Hermann Bell, former Chairman of the Management Board and Managing Director of Oberbank AG, talks about the danger he saw in the privatization.
When in the spring of 2000, the Austrian government announced full privatization of major state-owned companies, the then Managing Director of Oberbank, Hermann Bell, suspected that this could have significant adverse effects on voestalpine. So Hermann Bell reached for the phone …
You immediately contacted voestalpine CEO Peter Strahammer. What was the danger you saw?
Hermann Bell: Based on our experience with the privatization of CreditAnstalt (CA) in 1997, I was afraid that if the state sells its stake, voestalpine could fall into the hands of a major foreign corporation. After all, voestalpine is the flagship company of Upper Austria and is very important for the economy of our state. And of course I was interested in ensuring that Upper Austria’s economy flourished because a regional bank can only be successful if the economy of the region is booming.
A fear that almost materialized in 2003—keyword “Minerva.” Why did you have a hunch as early as 2000 that an independent voestalpine could achieve more than if it were under the control of a powerful international corporation?
HB: During my many years as a member of the voestalpine Supervisory Board, I got to know Peter Strahammer very well, as well as Wolfgang Eder, who was very young at the time, and the other gentlemen at the top management level, the technical staff, and the employees. And I was convinced that with their capabilities they could manage a company very successfully and would achieve more than if they were just taking orders. Besides, I am convinced that independence and autonomy of a company inspires both managers and employees and motivates them to achieve outstanding results.

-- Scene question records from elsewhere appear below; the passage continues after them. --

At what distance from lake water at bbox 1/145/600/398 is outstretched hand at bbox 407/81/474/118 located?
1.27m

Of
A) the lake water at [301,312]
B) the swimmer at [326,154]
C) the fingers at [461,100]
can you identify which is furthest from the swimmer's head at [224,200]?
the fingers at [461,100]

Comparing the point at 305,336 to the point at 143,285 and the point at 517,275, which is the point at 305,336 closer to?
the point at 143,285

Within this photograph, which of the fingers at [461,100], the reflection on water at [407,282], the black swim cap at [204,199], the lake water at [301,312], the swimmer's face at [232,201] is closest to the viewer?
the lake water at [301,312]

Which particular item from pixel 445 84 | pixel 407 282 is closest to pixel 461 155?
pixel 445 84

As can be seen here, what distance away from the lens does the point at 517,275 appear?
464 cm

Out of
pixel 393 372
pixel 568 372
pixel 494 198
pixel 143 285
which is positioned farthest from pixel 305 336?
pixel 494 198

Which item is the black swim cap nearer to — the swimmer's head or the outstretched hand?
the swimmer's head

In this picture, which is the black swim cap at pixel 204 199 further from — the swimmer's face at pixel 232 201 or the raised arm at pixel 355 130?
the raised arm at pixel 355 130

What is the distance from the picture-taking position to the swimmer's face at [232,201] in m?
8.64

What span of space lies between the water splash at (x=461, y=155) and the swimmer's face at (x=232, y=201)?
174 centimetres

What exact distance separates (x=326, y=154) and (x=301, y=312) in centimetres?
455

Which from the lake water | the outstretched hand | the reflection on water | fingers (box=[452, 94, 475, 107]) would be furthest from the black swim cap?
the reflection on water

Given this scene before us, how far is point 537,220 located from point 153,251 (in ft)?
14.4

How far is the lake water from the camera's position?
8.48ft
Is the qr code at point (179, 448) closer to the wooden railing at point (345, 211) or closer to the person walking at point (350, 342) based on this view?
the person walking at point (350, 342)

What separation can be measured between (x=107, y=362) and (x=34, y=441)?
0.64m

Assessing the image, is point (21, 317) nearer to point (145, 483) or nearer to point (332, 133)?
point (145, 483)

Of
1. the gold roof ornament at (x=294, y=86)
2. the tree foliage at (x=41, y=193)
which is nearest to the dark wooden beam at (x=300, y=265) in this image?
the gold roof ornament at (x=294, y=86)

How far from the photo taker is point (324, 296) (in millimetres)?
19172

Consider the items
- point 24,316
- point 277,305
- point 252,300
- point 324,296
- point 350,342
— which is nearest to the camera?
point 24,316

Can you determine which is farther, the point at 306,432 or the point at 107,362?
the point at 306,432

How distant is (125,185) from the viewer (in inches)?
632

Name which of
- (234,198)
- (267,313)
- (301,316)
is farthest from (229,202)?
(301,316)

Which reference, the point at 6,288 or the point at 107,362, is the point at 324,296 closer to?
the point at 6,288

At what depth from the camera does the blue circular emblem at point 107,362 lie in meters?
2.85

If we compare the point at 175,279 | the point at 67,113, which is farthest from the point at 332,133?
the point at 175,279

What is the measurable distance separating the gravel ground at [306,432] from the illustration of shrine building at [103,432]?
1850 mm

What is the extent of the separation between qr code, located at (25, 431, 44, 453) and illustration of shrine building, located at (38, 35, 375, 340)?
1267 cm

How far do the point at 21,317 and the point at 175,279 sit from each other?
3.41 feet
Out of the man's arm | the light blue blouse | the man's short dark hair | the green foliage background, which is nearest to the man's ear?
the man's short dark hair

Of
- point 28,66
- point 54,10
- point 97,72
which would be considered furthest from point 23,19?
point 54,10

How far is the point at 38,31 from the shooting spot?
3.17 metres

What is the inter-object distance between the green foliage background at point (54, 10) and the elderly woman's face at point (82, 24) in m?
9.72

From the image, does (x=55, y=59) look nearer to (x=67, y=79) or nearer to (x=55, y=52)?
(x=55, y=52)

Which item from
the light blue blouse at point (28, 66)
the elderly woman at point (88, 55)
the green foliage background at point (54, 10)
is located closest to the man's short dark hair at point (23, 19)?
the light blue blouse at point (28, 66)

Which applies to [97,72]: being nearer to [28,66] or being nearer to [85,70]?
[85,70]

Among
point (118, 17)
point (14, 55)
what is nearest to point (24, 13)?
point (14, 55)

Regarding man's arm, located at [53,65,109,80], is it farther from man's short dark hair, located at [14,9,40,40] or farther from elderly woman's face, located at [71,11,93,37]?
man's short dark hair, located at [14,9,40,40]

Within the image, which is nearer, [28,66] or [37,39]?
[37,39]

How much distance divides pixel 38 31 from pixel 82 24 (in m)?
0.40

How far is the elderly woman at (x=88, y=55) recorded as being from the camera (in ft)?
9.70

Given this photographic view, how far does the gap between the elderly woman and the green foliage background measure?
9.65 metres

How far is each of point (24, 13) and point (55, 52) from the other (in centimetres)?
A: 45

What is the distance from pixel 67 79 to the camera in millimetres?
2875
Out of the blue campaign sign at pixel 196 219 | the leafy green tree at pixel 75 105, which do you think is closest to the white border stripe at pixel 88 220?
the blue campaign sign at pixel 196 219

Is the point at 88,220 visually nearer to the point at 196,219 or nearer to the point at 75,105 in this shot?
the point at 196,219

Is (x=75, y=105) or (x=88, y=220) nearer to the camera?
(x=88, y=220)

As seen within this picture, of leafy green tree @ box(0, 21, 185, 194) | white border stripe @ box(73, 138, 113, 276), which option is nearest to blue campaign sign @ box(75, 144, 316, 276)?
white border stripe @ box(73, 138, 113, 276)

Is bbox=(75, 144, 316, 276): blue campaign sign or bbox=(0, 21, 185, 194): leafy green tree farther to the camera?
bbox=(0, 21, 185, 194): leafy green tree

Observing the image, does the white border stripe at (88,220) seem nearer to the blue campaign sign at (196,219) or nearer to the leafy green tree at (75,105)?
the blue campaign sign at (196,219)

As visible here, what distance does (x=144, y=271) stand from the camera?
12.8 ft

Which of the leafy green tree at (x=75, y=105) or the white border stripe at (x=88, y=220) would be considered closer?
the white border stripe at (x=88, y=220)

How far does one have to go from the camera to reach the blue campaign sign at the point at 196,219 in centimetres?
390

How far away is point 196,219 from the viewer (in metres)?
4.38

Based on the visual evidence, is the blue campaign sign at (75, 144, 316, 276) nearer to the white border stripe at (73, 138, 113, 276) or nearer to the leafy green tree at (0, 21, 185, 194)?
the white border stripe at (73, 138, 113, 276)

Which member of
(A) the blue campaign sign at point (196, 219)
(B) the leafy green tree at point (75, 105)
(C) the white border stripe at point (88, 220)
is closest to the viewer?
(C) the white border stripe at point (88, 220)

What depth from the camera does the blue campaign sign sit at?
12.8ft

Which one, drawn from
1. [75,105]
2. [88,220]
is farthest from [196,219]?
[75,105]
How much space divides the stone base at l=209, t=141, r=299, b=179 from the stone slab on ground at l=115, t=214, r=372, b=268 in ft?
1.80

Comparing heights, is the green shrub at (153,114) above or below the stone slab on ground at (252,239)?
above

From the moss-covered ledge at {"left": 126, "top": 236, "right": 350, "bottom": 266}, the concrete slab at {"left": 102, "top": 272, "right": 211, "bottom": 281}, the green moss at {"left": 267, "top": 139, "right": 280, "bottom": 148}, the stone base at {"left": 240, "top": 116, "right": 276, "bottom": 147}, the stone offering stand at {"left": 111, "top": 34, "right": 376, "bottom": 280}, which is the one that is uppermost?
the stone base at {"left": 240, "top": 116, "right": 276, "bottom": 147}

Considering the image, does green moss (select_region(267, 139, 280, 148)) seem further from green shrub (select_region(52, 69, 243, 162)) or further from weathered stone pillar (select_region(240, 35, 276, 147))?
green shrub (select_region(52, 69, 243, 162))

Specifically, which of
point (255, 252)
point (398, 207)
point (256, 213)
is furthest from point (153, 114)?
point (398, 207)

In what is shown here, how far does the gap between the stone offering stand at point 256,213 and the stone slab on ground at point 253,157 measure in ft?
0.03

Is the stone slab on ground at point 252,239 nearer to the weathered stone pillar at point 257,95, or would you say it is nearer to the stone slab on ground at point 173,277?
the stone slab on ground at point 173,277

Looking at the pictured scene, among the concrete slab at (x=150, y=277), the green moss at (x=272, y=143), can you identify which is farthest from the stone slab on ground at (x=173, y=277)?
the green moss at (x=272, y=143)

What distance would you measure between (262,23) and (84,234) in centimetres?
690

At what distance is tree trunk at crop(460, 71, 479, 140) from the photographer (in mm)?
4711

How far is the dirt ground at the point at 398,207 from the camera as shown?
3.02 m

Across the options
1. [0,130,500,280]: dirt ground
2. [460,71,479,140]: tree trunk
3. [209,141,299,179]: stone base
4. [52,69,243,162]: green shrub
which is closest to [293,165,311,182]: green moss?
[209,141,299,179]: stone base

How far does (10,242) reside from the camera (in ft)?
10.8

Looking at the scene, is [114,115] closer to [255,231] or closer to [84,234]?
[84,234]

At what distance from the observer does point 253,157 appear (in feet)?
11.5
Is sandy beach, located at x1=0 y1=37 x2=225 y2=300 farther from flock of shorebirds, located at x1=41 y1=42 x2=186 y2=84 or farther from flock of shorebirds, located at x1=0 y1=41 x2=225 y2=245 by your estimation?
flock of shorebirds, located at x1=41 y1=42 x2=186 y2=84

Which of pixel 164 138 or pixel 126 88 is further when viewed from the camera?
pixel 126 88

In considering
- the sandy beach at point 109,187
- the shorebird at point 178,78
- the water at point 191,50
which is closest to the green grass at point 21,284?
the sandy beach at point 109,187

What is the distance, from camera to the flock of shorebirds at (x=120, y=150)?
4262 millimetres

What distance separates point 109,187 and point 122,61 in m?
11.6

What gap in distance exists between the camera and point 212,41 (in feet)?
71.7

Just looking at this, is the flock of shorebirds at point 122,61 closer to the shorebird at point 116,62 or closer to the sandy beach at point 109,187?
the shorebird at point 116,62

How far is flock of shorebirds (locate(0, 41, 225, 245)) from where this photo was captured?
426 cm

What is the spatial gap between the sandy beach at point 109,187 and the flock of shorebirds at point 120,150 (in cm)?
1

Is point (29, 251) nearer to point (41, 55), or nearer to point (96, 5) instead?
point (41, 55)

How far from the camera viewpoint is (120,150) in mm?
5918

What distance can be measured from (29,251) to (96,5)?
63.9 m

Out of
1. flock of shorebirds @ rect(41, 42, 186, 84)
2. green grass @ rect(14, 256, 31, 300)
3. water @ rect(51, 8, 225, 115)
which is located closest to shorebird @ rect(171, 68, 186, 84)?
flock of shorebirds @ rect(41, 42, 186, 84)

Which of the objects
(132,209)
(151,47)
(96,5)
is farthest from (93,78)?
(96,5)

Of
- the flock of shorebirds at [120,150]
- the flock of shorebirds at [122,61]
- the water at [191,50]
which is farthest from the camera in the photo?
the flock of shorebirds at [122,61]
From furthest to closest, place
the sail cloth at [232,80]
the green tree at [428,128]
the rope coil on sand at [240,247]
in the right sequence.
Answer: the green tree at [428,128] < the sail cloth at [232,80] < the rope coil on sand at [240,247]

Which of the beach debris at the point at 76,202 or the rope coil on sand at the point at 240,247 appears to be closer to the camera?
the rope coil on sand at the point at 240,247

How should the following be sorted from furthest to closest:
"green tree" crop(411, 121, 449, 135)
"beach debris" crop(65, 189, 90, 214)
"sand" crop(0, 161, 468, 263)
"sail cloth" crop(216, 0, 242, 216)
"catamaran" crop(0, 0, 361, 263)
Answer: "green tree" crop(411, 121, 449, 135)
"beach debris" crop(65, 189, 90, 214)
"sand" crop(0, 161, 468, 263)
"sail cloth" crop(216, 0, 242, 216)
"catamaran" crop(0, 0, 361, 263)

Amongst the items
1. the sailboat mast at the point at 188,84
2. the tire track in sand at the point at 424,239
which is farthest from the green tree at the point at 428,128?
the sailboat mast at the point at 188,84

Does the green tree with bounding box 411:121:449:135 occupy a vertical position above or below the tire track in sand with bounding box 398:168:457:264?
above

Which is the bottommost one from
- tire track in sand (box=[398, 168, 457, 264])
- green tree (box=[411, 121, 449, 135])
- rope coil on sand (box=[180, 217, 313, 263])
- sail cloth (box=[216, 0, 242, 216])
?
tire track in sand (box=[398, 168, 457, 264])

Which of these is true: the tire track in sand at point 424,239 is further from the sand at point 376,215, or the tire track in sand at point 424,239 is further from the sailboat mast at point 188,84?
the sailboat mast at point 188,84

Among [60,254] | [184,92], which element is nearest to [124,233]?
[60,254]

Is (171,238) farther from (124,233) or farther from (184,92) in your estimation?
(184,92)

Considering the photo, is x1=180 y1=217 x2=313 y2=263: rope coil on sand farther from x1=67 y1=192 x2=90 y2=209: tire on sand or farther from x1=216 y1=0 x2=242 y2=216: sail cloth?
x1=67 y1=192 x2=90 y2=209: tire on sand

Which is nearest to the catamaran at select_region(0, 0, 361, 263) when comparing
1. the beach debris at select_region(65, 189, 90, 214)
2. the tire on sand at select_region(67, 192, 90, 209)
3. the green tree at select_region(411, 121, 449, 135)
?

In 2007, the price of the voestalpine share reached an all-time high. But Oberbank did not sell its shares but has even increased its stake throughout the years. Wasn’t it of interest for you to make some quick money with the voestalpine share?
HB: The intrinsic value of voestalpine was always higher than the market price. I therefore knew that a long-term stake in voestalpine is a very good investment and that we would be participating in the development and the success of a good company. But my intention was not primarily to make a profit with our investment. Oberbank doesn’t need to pursue a one-time profit. My intention was to retain a strong company in order to maintain a strong economy in our state. That was why I hoped that other financial institutions would also purchase voestalpine shares and—together with the employee shareholding—create a group of core shareholders that would prevent voestalpine from losing its independence. Fortunately, it worked out, and I am very proud of that.

Two decades ago voestalpine AG started out on its path to becoming a privatized and exchange-listed company. The ‘IPO 1995—20 years on the stock exchange’ series describes key events on the path to becoming an internationally successful steel-based technology and capital goods group.